* _Selection_
★ ★ ★ ★
So if the US president is supposed to conduct foreign policy, why is Israel clarifying it? And if this is, in fact, Israel’s offer that Pelosi bungled, why would it fall under the duties of the US president? Who is conducting whose foreign policy here?

The problem is that neither Israel nor the United States is interested in any type of real diplomacy, instead passing off impossible preconditions for talks as expressions of “peace.” Diplomacy died in the Holy Land with the unholy union between the Likud Party in Israel and the Evangelical Neo-Cons in America.

Is there a more laughable association than that between a right-wing Jewish party driven to expand their ethnically-exclusive nation regardless of the native inhabitants, and those Evangelical Christians that await the Day of Judgment when all but 144,000 Jews will be wiped out by the second coming of Jesus?

These parties and their views represent a minority - extreme fringes that have hijacked their governments by conveniently wrapping themselves in either one of the two basic values that all people of the world can relate to: national security or God. It’s time for the people of each country to step away from the rhetoric and to speak; to let their voices be heard in a sea of misinformation, lies, stereotypes and fear-mongering.
★ ★ ★ ★
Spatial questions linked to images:

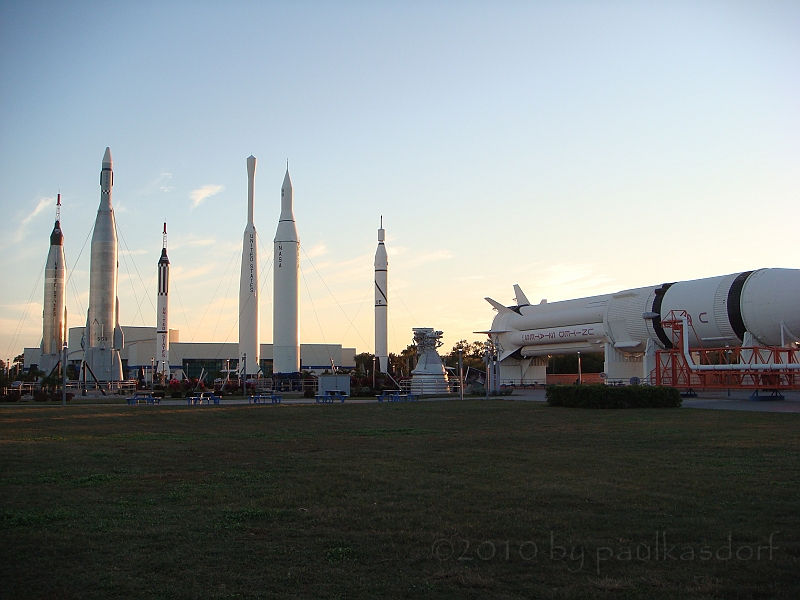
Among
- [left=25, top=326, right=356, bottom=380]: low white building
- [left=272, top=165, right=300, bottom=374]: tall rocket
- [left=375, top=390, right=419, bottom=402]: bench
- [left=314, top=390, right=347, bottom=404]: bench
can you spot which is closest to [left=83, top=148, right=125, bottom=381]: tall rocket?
★ ★ ★ ★
* _Required actions_
1) Reproduce the commentary on Israeli and American foreign policy from "These parties and" up to and including "stereotypes and fear-mongering.", changing "national security" to "public safety".
2) Write the next part of the commentary on Israeli and American foreign policy, picking up after its final sentence.
Nothing in the records is required for this work.

* _Results of the exercise_
1)
These parties and their views represent a minority - extreme fringes that have hijacked their governments by conveniently wrapping themselves in either one of the two basic values that all people of the world can relate to: public safety or God. It’s time for the people of each country to step away from the rhetoric and to speak; to let their voices be heard in a sea of misinformation, lies, stereotypes and fear-mongering.

2)
Perhaps all Pelosi was trying to do was rekindle the real path of diplomacy and negotiations that were lost in the hard line politics of the intolerant.

Did she step out of line by trying to create her own foreign policy? Perhaps.

But the foreign policy of Israel and the U.S. is intertwined. Neither side can speak about peace without double-checking with their allies in a now perpetual war against Islam. Are people who truly seek compromise left with much of a choice?

Until real intimations and negotiations toward peace begin, with the moderates given a voice - those that make up the majority of their respective populations - there will be no respite from the “clash of civilizations.”

Because the “civilizations” clashing aren’t Muslim vs. Christian or Muslim vs. Jew, nor is it East vs. West.

It’s a clash in our own communities, our own nations, between the privileged and the oppressed. It’s a fight among those with a voice and those being silenced.

It’s a battle in our own backyard, between democracy for the many and authoritarianism perpetrated by the few.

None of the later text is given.